There were double wins for Chico Teixeira’s coming-of-age drama Ausência (Absence), which won the Best Actor Award for the child actor Matheus Fagundes, and also received the Special Jury Prize, as well as for Sao Paulo diretor Gregorio Graziosi’s Obra that ended the night with awards for Best Cinematography for DOP André Brandão as well as receiving the FIPRESCI prize as the best Latin American film at the festival.
Other prizes given out on the night saw relative newcomer Bianca Joy Porte receive the Best Actress award for her role in director Daniel Aragão’s father and daughter relationship drama Prometo im dia deixar essa cidade (I Swear I'll Leave This Town), and the Best Supporting Actress award go to Fernanda Rocha for her part in Iberê Carvalho’s O Último Cine Drive-In.
Other special awards saw well-known actor Othon Bastos receive an award for his body of work, while earlier in the festival Mexican director and screenwriter Guillermo Arrriaga had been presented with the FIPRESCI Latin American Personality of the Year award.
Prizes in the Première Brasil Novos Rumos (New Trends) section were presented to Castanha by Davi Pretto for Best Film, while the Best Short award went to O Bom Comportamento (The Good Behaviour) by Eva Randolph. Director Alfeu França received the Special Jury Prize for his 30-minute short A Deusa Branca (The White Goddess).
Of the winning features, six received their world premieres at Festival do Rio.
Once again the public vote from amongst the cinema going public in Rio was at odds with the official jury. The public voted Fellipe Gamarano Barbos' Casa Grande best feature length fiction film and Rodrigo Felha’s Favela Gay which shows the life of the LGBT community in the favelas of Rio de Janeiro, as best documentary.

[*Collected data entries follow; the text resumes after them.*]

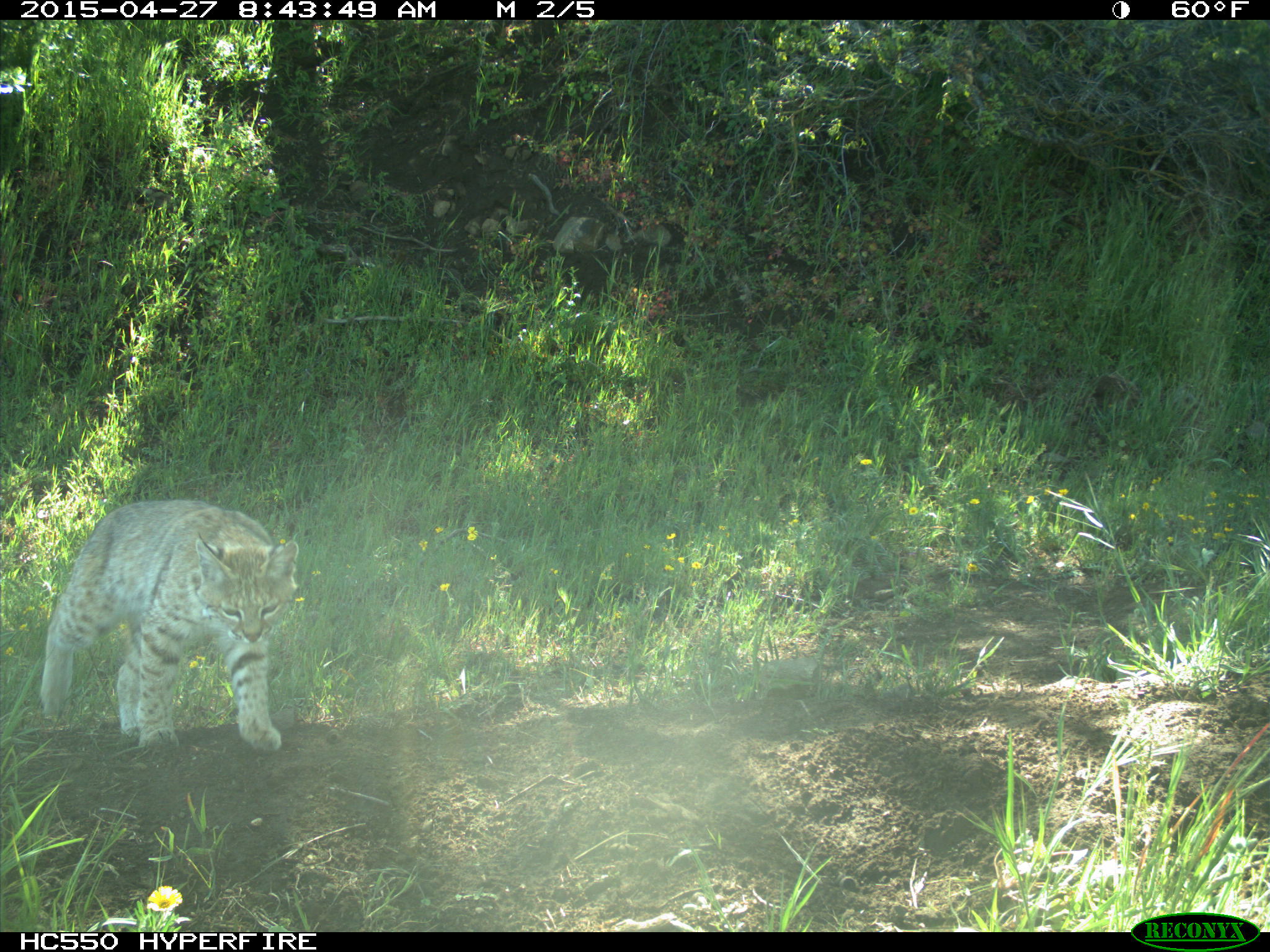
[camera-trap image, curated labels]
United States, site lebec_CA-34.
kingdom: Animalia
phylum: Chordata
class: Mammalia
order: Carnivora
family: Felidae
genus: Lynx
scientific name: Lynx rufus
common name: bobcat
Lynx rufus (bobcat).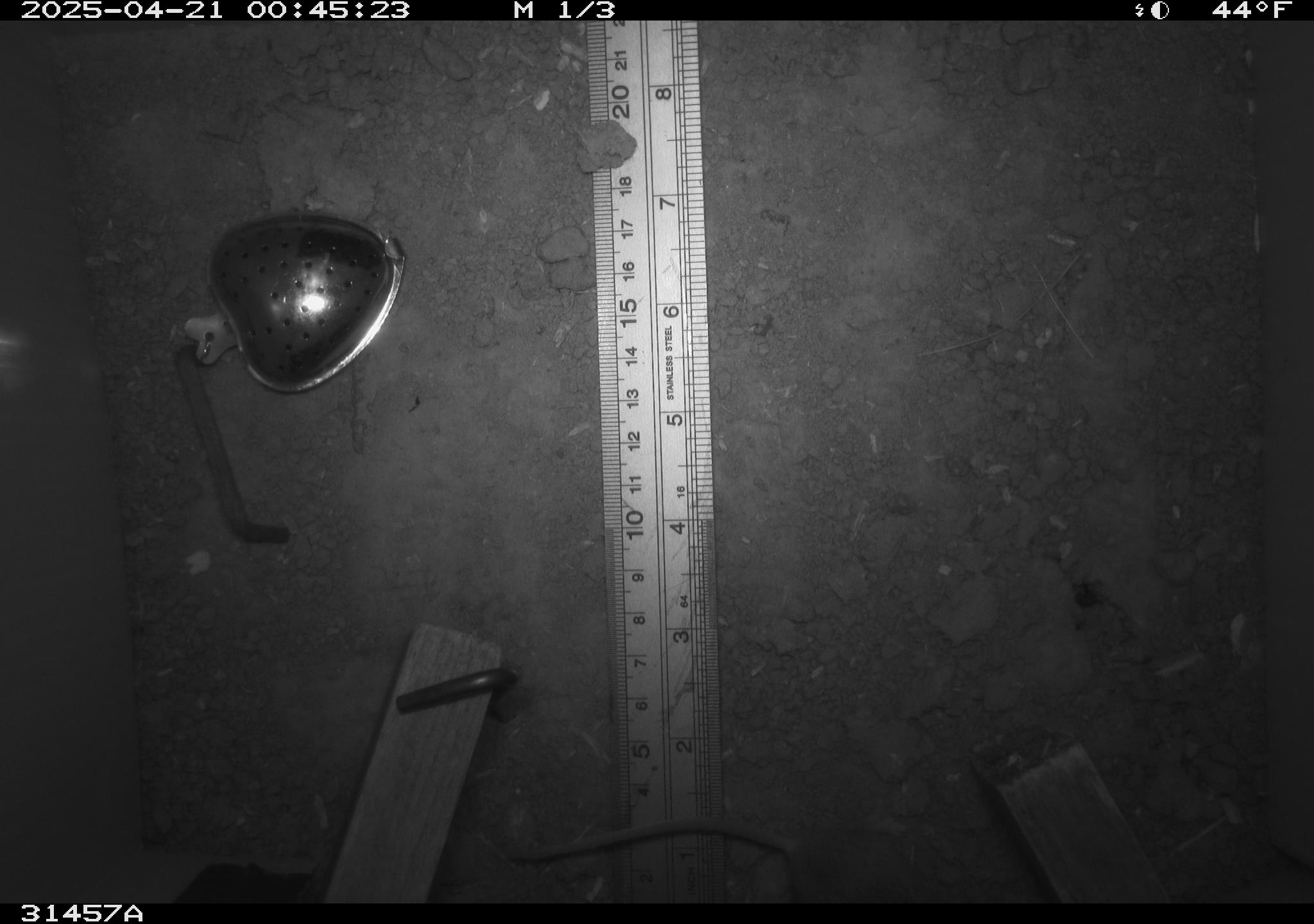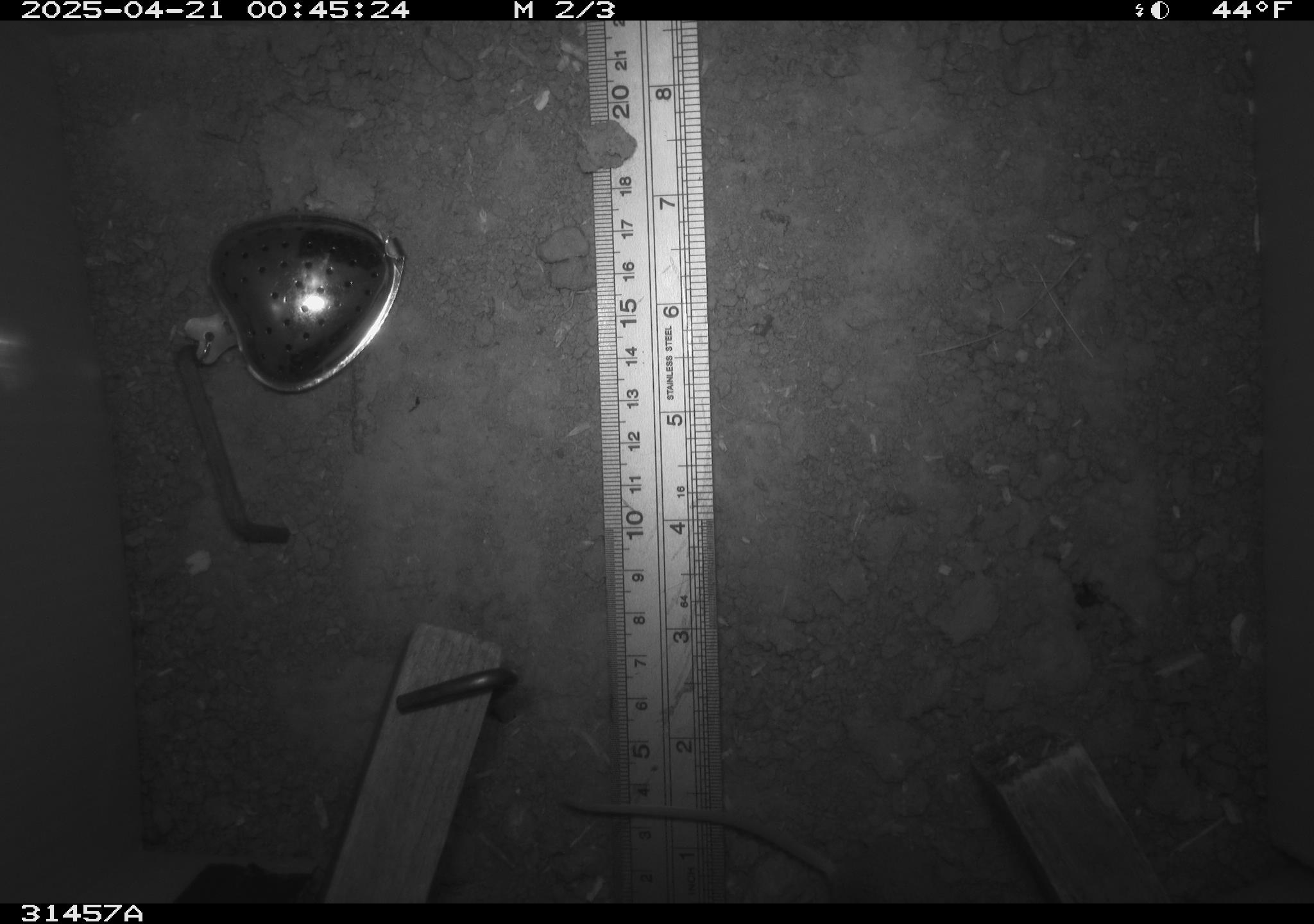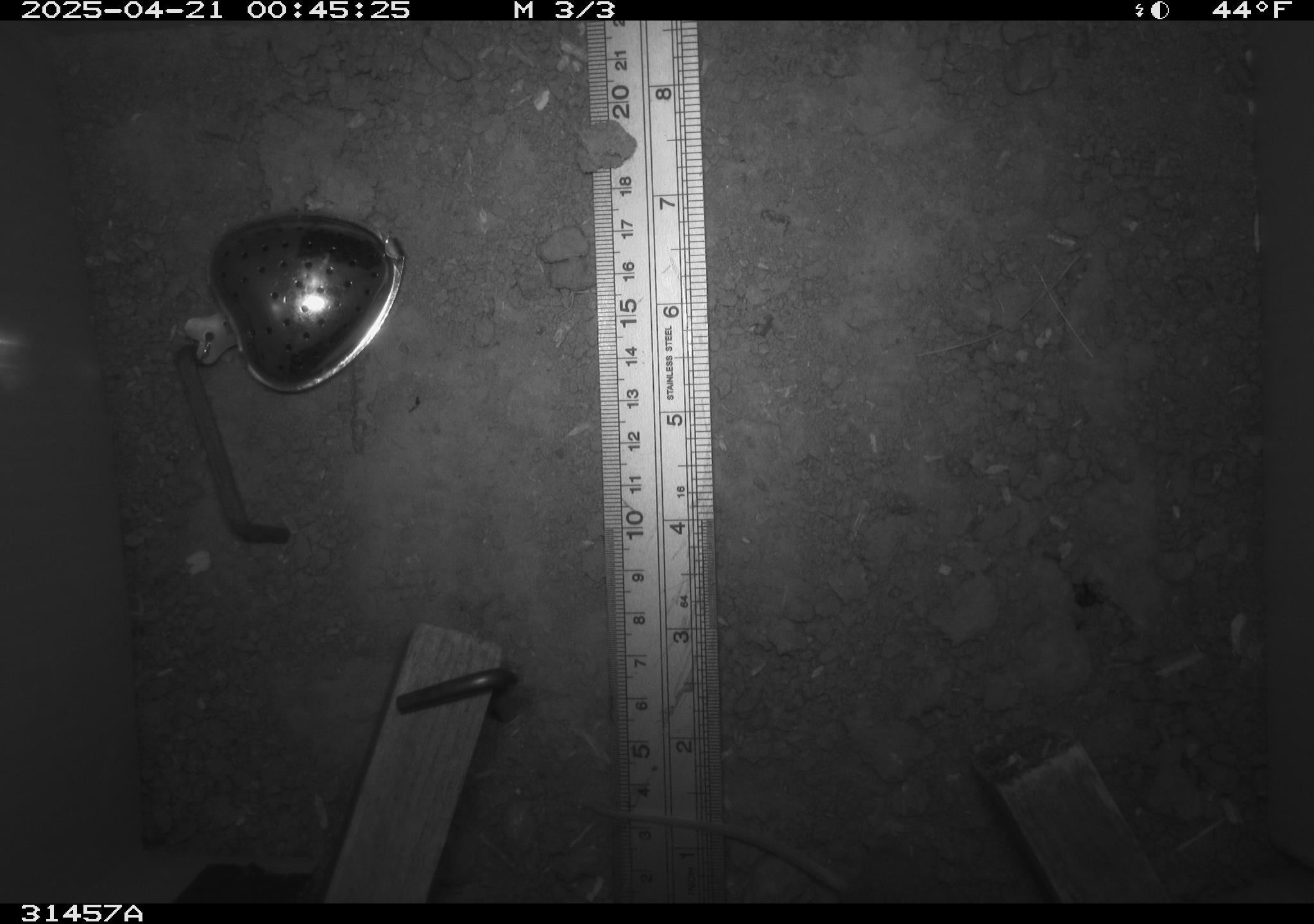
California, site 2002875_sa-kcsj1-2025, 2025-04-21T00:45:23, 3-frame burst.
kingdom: Animalia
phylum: Chordata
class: Mammalia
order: Rodentia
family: Muridae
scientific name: Muridae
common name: murids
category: muridae family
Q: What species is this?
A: Muridae family (murids) (Muridae).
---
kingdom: Animalia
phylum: Chordata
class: Mammalia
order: Rodentia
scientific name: Rodentia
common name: rodent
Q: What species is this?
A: Rodent (Rodentia).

The public's favourite short was awarded was to director Andre Amparo's Max Uber which examines the work of the internationally acclaimed Brazilian visual artist of the same name.
In the Generation's section the audience award went to Frans Weisz's Finn from Holland.
The international FIPRESCI jury made up by Ernesto Diez-Martinez (Mexico), Luiz Zanin (Brazil), and Roni Filgueiras (Brazil) chose Brazilian director Gregorio Graziosi's Obra as the Best Latin American Film at the festival.
Earlier in the week, Monday 6 October, the festival presented for the first time its new Felix awards, given to recognise the best LGBT films in the festival. Three awards were given in a ceremony at Rio’s prestigious Banco do Brasil cultural centre, CCBB, presented by among others Rio’s re-elected Federal Deputy Jean Wyllys and popular actor Mateus Solano. Reflecting the international reach of the festival, the awards recognized gay filmmaking achievements from Brazil, Australia, Greece, France and Belgium.
The winners were for Best Fiction Feature, Xenia, directed by Panos H. Koutras; for Best Documentary De Gravata e Unha Vermelha (Tie and Red Nail), directed by Miriam Chnaiderman; with a Special Jury Prize for 52 Tuesdays, directed by Sophie Hyde.